Refers to artistic and communicative mediums that produce information in a primarily, but not exclusively, visual form. The technological developments of the twenty-first century have produced a proliferation of visual media that have in turn produced a proliferation of new types of images. These profound transformations in visual culture have unsettled notions of medium-specificity and blurred boundaries between information, communication and art.

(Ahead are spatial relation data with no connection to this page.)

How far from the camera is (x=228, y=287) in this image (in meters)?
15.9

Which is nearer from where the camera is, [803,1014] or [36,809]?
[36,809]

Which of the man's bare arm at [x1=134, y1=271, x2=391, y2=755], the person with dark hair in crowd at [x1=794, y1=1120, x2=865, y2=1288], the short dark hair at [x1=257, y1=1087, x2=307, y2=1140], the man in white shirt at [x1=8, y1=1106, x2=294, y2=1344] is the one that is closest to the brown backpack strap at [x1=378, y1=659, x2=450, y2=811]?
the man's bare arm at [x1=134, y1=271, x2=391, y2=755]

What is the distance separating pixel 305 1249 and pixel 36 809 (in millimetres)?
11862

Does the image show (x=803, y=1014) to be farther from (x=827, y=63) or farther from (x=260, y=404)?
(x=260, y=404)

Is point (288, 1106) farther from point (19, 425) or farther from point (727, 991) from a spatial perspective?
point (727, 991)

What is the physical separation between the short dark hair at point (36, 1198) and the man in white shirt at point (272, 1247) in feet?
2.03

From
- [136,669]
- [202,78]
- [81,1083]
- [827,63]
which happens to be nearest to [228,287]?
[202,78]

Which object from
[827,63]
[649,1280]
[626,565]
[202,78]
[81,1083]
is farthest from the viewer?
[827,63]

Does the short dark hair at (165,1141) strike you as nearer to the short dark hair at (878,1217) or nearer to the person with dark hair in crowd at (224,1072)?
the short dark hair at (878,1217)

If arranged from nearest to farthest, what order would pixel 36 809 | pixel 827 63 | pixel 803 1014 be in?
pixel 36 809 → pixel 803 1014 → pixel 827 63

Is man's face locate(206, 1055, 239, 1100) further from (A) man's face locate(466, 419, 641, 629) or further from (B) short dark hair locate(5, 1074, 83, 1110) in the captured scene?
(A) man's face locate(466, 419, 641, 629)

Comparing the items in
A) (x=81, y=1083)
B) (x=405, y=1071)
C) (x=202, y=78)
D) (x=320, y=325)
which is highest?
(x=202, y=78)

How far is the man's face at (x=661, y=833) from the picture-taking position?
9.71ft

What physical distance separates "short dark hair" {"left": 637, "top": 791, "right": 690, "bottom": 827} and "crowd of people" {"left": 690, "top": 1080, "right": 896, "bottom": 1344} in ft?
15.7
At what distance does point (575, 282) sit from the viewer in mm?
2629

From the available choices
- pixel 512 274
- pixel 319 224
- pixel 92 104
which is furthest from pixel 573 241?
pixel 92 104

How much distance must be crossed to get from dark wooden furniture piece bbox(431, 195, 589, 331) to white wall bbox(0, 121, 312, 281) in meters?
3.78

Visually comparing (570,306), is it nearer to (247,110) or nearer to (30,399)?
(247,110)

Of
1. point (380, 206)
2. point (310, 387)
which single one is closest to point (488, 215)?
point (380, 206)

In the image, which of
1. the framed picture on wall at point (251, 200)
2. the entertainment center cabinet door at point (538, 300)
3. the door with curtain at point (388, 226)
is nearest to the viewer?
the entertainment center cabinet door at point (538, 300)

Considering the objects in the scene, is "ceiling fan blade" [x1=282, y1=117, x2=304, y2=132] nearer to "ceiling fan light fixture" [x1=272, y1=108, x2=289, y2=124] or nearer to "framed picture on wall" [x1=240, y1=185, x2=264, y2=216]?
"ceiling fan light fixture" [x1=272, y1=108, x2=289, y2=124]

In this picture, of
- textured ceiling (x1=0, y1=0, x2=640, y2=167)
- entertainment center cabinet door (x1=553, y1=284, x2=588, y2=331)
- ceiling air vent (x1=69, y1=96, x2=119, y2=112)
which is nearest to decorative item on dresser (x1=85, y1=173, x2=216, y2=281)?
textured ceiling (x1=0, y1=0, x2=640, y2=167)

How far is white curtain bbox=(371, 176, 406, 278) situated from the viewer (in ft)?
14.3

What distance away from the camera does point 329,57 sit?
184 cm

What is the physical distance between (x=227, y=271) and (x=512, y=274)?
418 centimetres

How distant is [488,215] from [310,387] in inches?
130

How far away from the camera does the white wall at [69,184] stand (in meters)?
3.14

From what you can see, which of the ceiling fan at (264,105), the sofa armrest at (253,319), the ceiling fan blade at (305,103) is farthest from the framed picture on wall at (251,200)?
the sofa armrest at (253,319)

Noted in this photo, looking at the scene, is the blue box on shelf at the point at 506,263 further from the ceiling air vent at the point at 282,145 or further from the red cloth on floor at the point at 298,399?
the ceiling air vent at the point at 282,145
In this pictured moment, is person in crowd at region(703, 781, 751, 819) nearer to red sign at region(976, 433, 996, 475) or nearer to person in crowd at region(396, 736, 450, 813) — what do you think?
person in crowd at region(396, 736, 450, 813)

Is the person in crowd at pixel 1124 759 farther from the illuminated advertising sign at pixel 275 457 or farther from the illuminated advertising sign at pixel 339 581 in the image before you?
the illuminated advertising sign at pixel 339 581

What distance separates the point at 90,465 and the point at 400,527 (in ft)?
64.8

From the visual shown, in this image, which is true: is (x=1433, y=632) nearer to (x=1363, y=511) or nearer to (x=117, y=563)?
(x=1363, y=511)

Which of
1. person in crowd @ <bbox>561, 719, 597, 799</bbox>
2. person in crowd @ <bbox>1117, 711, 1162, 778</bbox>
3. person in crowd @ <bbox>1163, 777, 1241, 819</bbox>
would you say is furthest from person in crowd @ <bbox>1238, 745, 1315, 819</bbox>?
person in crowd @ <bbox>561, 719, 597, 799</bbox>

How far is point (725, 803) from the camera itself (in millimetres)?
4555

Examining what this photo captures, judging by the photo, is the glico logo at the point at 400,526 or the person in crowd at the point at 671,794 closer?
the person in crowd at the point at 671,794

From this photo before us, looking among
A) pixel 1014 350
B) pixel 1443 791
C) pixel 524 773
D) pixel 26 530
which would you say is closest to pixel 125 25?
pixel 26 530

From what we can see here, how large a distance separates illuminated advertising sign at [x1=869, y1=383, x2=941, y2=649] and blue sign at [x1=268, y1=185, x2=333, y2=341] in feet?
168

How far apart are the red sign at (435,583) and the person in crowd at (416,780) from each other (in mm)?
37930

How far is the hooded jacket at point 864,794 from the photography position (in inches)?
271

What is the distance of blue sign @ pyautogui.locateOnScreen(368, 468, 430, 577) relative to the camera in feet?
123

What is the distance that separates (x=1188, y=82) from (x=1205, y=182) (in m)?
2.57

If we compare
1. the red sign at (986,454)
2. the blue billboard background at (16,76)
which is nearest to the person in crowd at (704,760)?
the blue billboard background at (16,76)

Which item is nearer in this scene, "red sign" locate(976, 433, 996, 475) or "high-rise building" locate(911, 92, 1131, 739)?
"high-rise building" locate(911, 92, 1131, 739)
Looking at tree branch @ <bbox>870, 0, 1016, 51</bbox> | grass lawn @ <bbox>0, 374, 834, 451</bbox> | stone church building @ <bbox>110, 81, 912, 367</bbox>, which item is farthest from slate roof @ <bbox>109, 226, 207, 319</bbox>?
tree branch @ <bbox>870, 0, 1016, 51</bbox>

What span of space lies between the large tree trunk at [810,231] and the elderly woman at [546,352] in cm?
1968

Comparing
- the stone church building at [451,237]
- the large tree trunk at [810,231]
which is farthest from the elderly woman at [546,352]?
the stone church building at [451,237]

Walking is a practice of everyday life that has been the subject of much theorising and works of art. One of the most well know walking figures in Western culture is the flâneur, most notably portrayed by Charles Baudelaire in “The Painter of Modern Life” and other works. The practice of walking is of course not limited to any singular trope, and the flâneur and his other wandering counterparts have been revisited in a myriad of ways. For Gaston Bachelard, walking is a poetic act that allows for communion with the elements and creative expression. Michel de Certeau in turn writes about walking in urban settings, where space is subject to calculation and planning. For Walter Benjamin, who builds off of Baudelaire’s work, the wandering persona has a special relationship to crowds–while walking, one is neither quite an insider nor an outsider. Walking has both a material and affective energy that make it both a mundane and yet visceral practice to engage with.
A term that draws attention to a type of intertextuality that exists between visual and textual forms, or more generally to the relationship between words and images, the seeable and the sayable. It troubles the neat division of signs into different “types”, along with their allocation as respective objects of study to separate disciplines. Much of W.J.T Mitchell’s work has been dedicated to the topic.
A zine is a kind of magazine that is self-published with low production values - often reproduced by a photocopier. It is a small-circulation publication that can be made through the combining of words and images.